После этих слов возникла неловкая пауза. Ситуацию разрядил негр Томба, продолжавший сидеть всё в том же углу у холодильника:
— Слух такой идьет — горсовьет компенсационный стипендия плятить не будьет.
Томба имел в виду поддержку Петросоветом студентов из бедных, но идеологически братских стран Азии, Африки и Латинской Америки.
Народ не проявил никакого сочувствия студентам из идеологически братских стран. Но народ оживился, заулыбался, зазвенел посудой, народу стало весело. А Ирина, хозяйка левой половины квартиры, не преминула переключить беседу:
— Скучно всё. Люди какие-то неинтересные стали. Куда ни придешь — только о деньгах и говорят. Скучно…
— Раньше их квартирный вопрос портил, теперь вот денежный, — охотно поддержал гость из Москвы.
С ним моментально не согласился гость из далекой провинции, из Донбасса, юноша с беспокойным пламенем в очах:
— Да где же серые и неинтересные! Ваш город — сам по себе поэзия. Эх, люди, люди! А ведь всего-то надо что хотеть разглядеть…

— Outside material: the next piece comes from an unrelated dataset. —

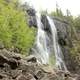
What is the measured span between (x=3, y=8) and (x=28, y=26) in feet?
18.6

Данила уже давно наблюдал за этим парнем. Уже на его глазах посланец шахтерского края единолично употребил три полновесных фужера водки, не забывая и об охлажденном пиве, традиционном напитке суровых подземных тружеников. Данила с удовольствием прикидывал — сколько этот малый выкушал до его прихода, и методом экстраполяции пытался вычислить — надолго ли хватит его еще. Выходило — надолго.
А юноша между тем не унимался:
— Мне тут стихи пришли в голову, такие замечательные. А книги?! Не желаем их внимательно читать. Ведь такие бывают, вот читаешь — душа поет, только надо хотеть! Хотеть найти эту в них высоту. А так вот ко всему равнодушно, зябко, так в натуре весь свет «Матросской тишиной» окажется.
— А как насчет справедливости, мой юный друг? Есть она или нет? — отозвался электрик Игорь. — Вопрос из разряда вечных: что нас, человеков, губит — несправедливость или равнодушие?
— Водка! — спонтанно рявкнул Данила.
На кухню забрел Коля Буза и, увидев Данилу, не на шутку обрадовался:
— Вот ты где, Голубец. В салоне, понимаешь, поставил всех на уши. Видели б вы, господа-товарищи, что Голубец наш отмочил в салоне!
Аудитория внимала. Данила тоже молчал. Буза же, ощущая всеобщий интерес — как же, целое событие стряслось! — продолжал:
— Как же ты так, и отца нашего Максимиана за космы оттягал, и духовность, понимаешь, под откос пустил. Народ до сих пор в амбиции бьется.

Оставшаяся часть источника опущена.